The full set of lines below has to be duplicated exactly, with no picture kept.

- Information shown:
/---

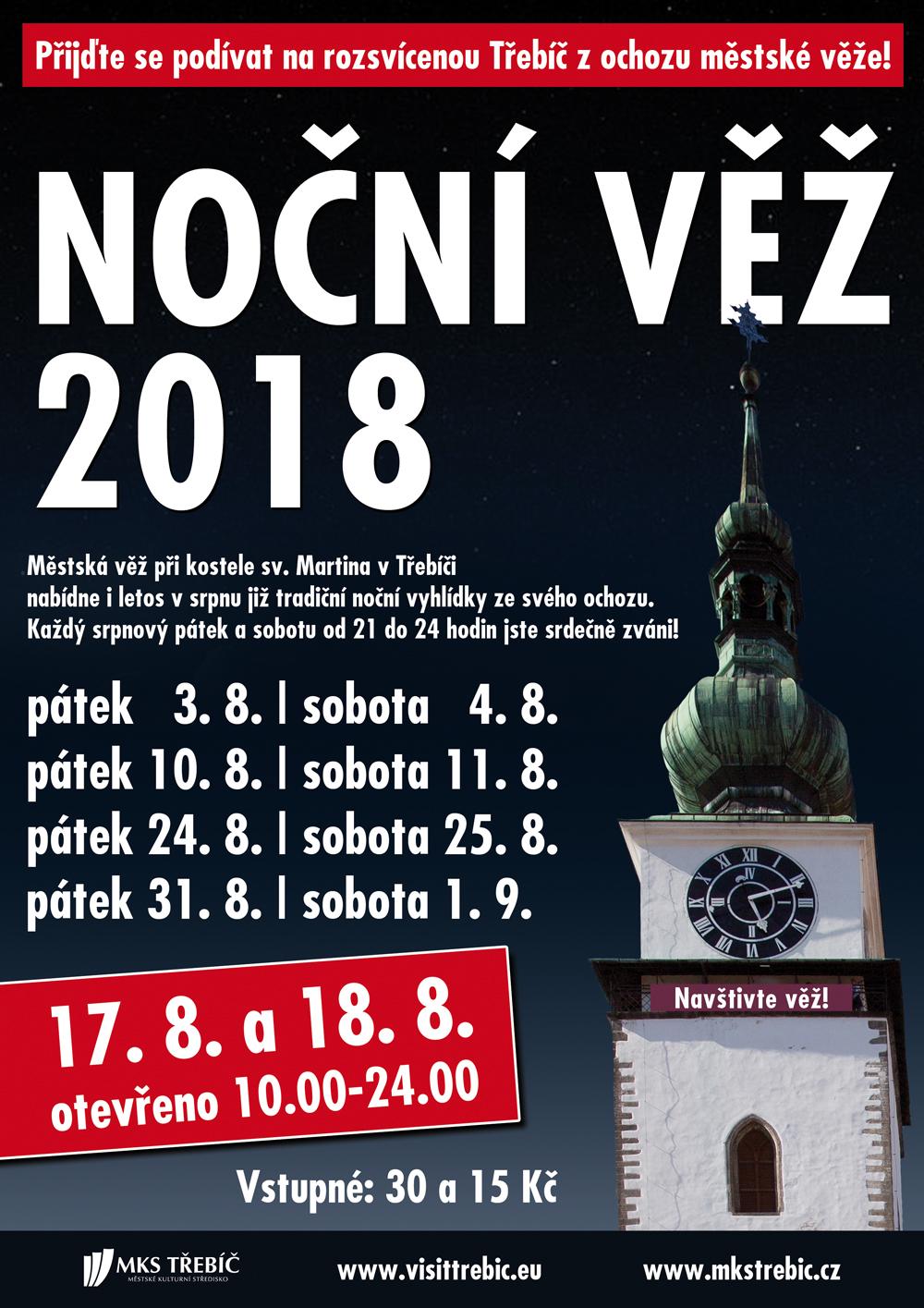 Noční věž @ Městská věž | Třebíč | Kraj Vysočina | Česko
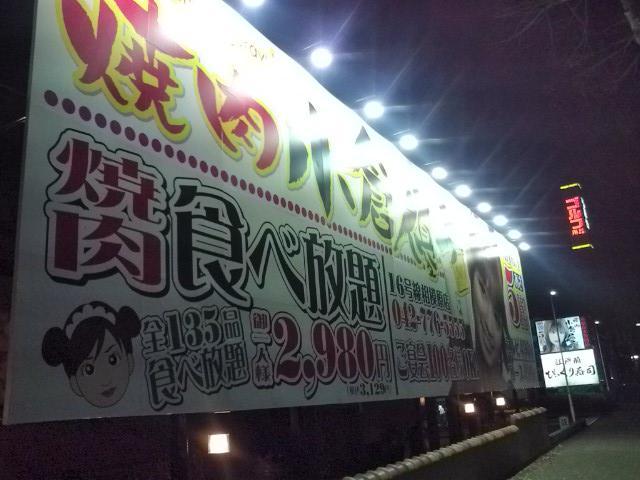 20091219_焼肉小倉優子相模原店-001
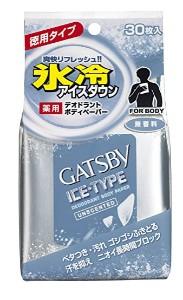 マンダム ギャツビー アイスデオドラントボディペーパー 無香料(医薬部外品)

\---

- Your solution:
 Noční věž @ Městská věž | Třebíč | Kraj Vysočina | Česko
 20091219_焼肉小倉優子相模原店-001
 マンダム ギャツビー アイスデオドラントボディペーパー 無香料(医薬部外品)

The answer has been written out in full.